14

I have this UNIQUE constraint:

ALTER TABLE table ADD CONSTRAINT "abc123" UNIQUE
("col1", "col2", "col3", "col4", "col5", "col6", "col7", "col8");

Then I do:

INSERT INTO table ("col1", "col2", "col3", "col4", "col5", "col6", "col7", "col8") 
VALUES ('a', 'b', 'c', 'd', 'e', 'f', null, true);
INSERT INTO table ("col1", "col2", "col3", "col4", "col5", "col6", "col7", "col8") 
VALUES ('a', 'b', 'c', 'd', 'e', 'f', null, true);

Both work. Two rows are added to the table. The second is logically supposed to fail. But it doesn't.

What am I doing wrong? This is driving me insane.
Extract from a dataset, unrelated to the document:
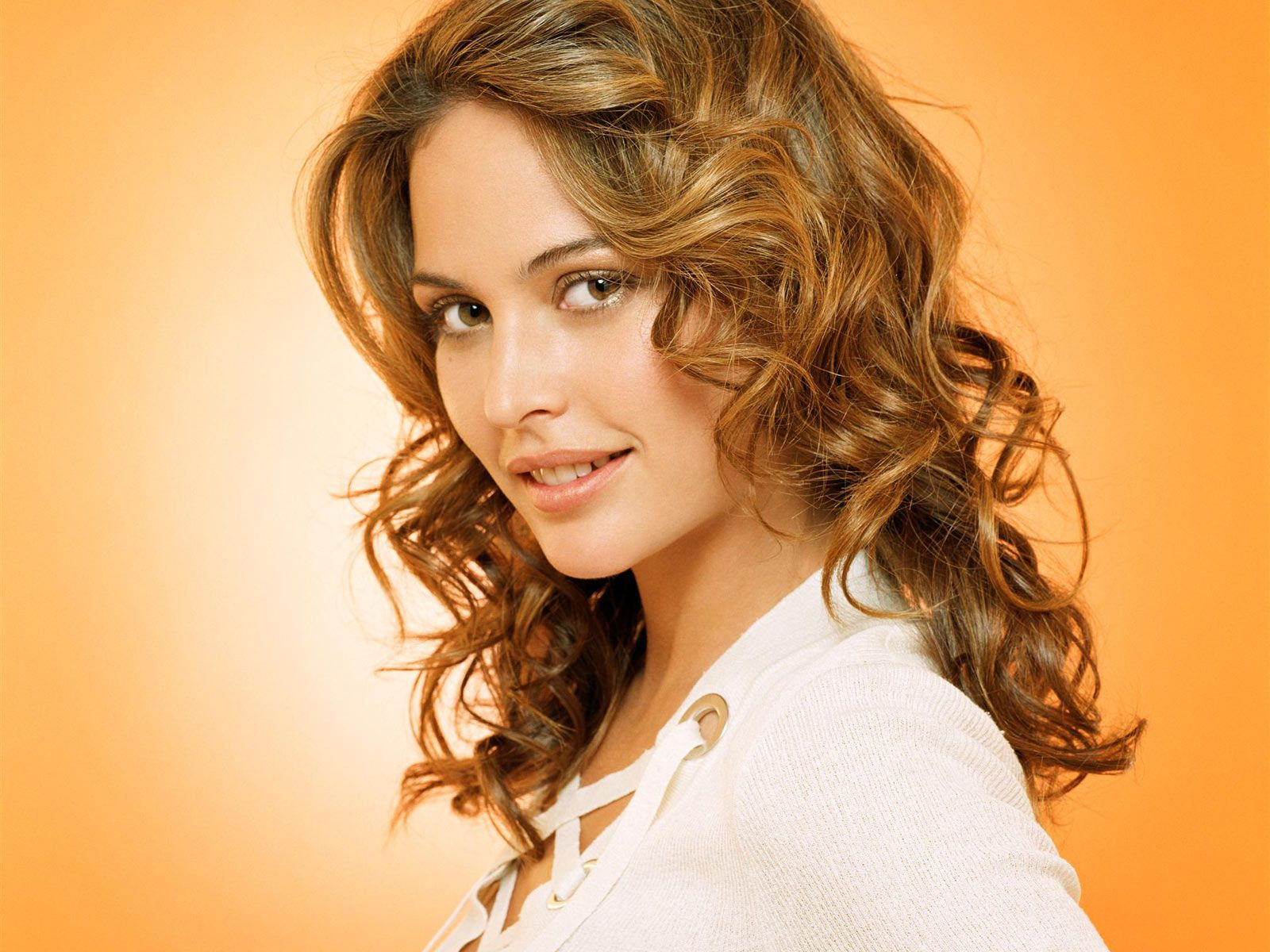 http://2.bp.blogspot.com/-nTMIejvyTLI/TdnHUtl_9dI/AAAAAAAAADU/hl-n0KocVUY/s1600/girl-on-orange-wallpapers_11942_1600x1200.jpg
Note: If this were my own data, I would have a truly unique column and not this "crazy" UNIQUE constraint. The issue is that this table holds the records from my bank account, and they stupidly don't have an actually "unique" column in their CSV dump which I could use to actually make sure that duplicate rows aren't inserted, so I have to come up with one which combines all the columns in the entire table to determine uniqueness.

0

4 Answers 4

24

NULL is the culprit, because two NULL values are considered distinct in a UNIQUE constraint - in accordance with the SQL standard.

Postgres 15 or newer

Postgres 15 adds an option to change this behavior, allowing for a simple solution:

ALTER TABLE table ADD CONSTRAINT "abc123" UNIQUE NULLS NOT DISTINCT 
(col1, col2, col3, col4, col5, col6, col7, col8);

See:

This works out of the box now. However, the underlying unique index is big and inefficient for many and/or wide columns. I would still consider an index on a hash value like outlined below.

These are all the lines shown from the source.